━━━━━ GIVEN TEXT

I could never do food delivery. yuck.


----------



## Mkang14 (Jun 29, 2019)

SHalester said:


> I could never do food delivery. yuck.


If you do 20 McDonalds deliveries and steal just 2 fries from each bag, there's lunch.


----------



## SHalester (Aug 25, 2019)

Mkang14 said:


> f you do 20 McDonalds deliveries and steal just 2 fries from each bag, there's lunch.


OMG, the smell. No, nope. not happening.
:vomit:


----------



## KevinJohnson (Mar 23, 2020)

It's hard. First the smell of yummy pizza. Then some yummy bbq in the car. It's torture.


----------



## Mkang14 (Jun 29, 2019)

SHalester said:


> OMG, the smell. No, nope. not happening.
> :vomit:


Free lubricant for your steering wheel?


----------



## SHalester (Aug 25, 2019)

<looking to see which forum I stumbled into here> &#128526;

ok, that wasn't WOW level and u started the trip....down.......there....


----------



## KevinJohnson (Mar 23, 2020)

In other news. Uber Eats has slashed pay to it's drivers in 32 American Markets. Average wait time for food increased 39 minutes.


----------



## Stevie The magic Unicorn (Apr 3, 2018)

Profitibility next year?

Havn't we heard that before?

https://www.theverge.com/2020/2/6/21126965/uber-q4-earnings-report-net-loss-revenue-profit-2019


----------



## Mkang14 (Jun 29, 2019)

SHalester said:


> <looking to see which forum I stumbled into here> &#128526;
> 
> ok, that wasn't WOW level and u started the trip....down.......there....


I was literally talking about eating fries in the car and getting greese on the steering wheel. So yeah you get a wow for your imagination &#129335;‍♀


----------



## SHalester (Aug 25, 2019)

Mkang14 said:


> So yeah you get a wow for your imagination


&#129504; I'm thinking which direction to go from here. Up? Down? Avoid? It's the 'lube' part. The slimy part. Maybe warm. Jury is out for deliberations.


huh. another one. I'm innocent here. Of all charges.


----------



## mbd (Aug 27, 2018)

I don’t know why Uber Eats purchased Postmates. Eats grew over 50% last quarter , so why do they need Postmates? which only did 100 million last quarter . All stock deal, maybe Uber and Postmates have interchangeable investors 😀 Eats did 33% of Uber’s total rev last quarter and this quarter it could be 40%. Uber’s take out is between 15-30%.


----------



## goneubering (Aug 17, 2017)

Stevie The magic Unicorn said:


> Profitibility next year?
> 
> Havn't we heard that before?
> 
> https://www.theverge.com/2020/2/6/21126965/uber-q4-earnings-report-net-loss-revenue-profit-2019


Hahahaha!! I thought exactly the same thing.


----------



## The Gift of Fish (Mar 17, 2017)

*Uber Says It Will Become Profitable Next Year, Boosted By $2.65 Billion Postmates Acquisition*

Right, and I am the Emperor of the Universe. Uber has a history of failed acquisitions including Jump ("We're going to "pivot" towards alternative last mile solutions", before they pivoted almost straight back) and Otto ("We're going to build self driving trucks and cars"... "oops, no we're not").

━━━━━━━━━━
━━━━━ EXTRACTED MATERIAL

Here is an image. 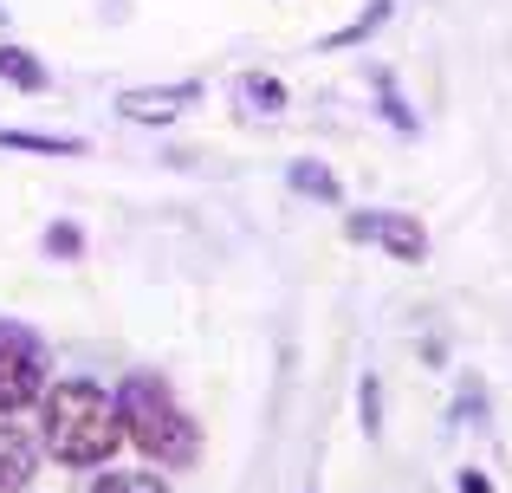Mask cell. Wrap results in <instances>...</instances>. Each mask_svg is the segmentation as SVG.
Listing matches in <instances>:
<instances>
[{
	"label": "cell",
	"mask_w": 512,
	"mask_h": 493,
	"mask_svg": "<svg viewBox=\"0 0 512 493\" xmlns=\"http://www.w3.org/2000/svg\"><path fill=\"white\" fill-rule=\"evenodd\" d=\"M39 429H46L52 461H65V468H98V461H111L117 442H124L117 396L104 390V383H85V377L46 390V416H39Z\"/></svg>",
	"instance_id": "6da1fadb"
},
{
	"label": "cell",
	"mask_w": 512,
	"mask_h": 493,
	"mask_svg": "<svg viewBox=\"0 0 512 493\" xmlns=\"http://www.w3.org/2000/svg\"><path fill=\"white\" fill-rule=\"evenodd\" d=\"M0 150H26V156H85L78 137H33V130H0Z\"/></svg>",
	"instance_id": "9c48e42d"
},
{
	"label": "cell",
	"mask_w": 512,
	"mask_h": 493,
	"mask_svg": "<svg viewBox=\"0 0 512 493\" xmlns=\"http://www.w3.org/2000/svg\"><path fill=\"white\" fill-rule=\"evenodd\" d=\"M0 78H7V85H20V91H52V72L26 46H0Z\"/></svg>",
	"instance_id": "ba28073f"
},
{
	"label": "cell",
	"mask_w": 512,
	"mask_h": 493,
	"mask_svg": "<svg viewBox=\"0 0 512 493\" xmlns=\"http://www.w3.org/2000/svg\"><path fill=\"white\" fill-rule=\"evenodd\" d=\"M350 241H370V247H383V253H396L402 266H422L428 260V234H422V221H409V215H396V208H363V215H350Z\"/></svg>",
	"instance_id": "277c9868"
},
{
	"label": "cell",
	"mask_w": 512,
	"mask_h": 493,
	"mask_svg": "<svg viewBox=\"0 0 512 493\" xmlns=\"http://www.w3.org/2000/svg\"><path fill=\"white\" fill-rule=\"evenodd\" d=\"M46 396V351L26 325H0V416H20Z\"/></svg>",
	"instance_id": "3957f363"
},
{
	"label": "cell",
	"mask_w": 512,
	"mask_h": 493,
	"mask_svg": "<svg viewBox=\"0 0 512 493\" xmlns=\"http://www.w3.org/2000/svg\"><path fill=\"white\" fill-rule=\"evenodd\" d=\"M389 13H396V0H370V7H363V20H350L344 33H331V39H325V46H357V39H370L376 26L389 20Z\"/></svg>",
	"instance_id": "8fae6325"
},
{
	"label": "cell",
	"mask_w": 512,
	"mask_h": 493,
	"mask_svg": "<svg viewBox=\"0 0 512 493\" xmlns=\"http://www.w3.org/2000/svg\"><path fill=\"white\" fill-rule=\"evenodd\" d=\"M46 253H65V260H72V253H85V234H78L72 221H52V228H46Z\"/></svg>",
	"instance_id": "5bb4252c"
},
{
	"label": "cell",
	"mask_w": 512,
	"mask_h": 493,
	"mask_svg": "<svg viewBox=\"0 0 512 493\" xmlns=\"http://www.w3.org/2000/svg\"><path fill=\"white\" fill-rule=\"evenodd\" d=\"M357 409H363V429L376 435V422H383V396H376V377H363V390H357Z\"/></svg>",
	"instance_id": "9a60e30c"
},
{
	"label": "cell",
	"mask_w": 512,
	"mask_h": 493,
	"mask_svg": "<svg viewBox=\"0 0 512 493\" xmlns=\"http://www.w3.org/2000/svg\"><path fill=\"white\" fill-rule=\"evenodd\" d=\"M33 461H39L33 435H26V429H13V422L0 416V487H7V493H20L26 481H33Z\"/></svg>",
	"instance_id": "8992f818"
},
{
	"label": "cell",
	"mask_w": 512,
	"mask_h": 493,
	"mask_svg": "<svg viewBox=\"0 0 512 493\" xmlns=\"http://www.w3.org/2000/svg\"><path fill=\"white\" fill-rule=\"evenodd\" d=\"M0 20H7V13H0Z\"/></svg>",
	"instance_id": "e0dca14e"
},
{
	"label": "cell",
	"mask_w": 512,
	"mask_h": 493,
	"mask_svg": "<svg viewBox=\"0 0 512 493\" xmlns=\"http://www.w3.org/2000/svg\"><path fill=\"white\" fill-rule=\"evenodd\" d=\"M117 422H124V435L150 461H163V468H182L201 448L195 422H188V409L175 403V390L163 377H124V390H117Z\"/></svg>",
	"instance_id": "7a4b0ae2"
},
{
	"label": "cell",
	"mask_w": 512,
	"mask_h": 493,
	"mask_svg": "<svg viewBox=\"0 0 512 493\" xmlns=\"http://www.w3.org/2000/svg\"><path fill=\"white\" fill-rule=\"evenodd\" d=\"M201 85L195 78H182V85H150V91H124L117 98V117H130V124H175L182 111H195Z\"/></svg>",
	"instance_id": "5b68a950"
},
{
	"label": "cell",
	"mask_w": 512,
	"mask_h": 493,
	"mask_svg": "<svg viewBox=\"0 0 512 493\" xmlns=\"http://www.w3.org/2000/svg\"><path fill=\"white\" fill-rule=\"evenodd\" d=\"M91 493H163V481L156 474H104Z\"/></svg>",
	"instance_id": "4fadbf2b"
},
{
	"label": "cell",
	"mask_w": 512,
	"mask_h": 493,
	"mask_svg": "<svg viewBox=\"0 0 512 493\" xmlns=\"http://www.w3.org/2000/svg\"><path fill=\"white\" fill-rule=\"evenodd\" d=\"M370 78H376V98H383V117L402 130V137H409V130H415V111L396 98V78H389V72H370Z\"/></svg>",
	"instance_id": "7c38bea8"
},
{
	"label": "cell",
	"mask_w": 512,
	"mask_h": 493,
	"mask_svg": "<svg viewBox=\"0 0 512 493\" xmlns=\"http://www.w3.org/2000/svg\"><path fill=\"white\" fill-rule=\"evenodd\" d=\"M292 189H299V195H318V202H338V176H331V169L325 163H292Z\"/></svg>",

━━━━━━━━━━

PROBLEMS:
(1) In the forum thread about food delivery and Uber, in how many American markets did Uber Eats cut driver pay?
(2) Carry on the forum thread about food delivery and Uber's Postmates purchase from the point where it stops.

THE RESULTS:
(1) 32

(2)
I don't see how acquiring loss-making Postmates would help Uber towards profitability. It will help, though, turn up the furnace in the cash incineration machine that is Uber.


----------



## tohunt4me (Nov 23, 2015)

goneubering said:


> https://www.forbes.com/sites/sergei...5-billion-postmates-acquisition/#793988845f12
> *KEY FACTS*
> "We're very confident we're going to get to profitability next year and we have enough of a diversified portfolio to make that statement with quite a bit of confidence," Uber CEO Dara Khosrowshahi told CNBC on Tuesday.
> 
> ...


Right after the

" FLYING CARS " ! ! !

COME OUT !


----------



## Stevie The magic Unicorn (Apr 3, 2018)

Flying cars have been around for almost a _century_,

They just never became popular or remotely cost effective.

That and just imagine all those idiot Hoomans who can't driver worth a dang 1000 feet up..

Yeah..no...

Robotic flying cars?

Modern airliners can fly themselves, but the FAA still requires pilots.

Given uber's ability to self drive a car I doubt self flying cars will go well.

SO.. it's really just a case of "we'll make money next year i promise"

Sure...


----------



## 40acres1mule (Jul 8, 2020)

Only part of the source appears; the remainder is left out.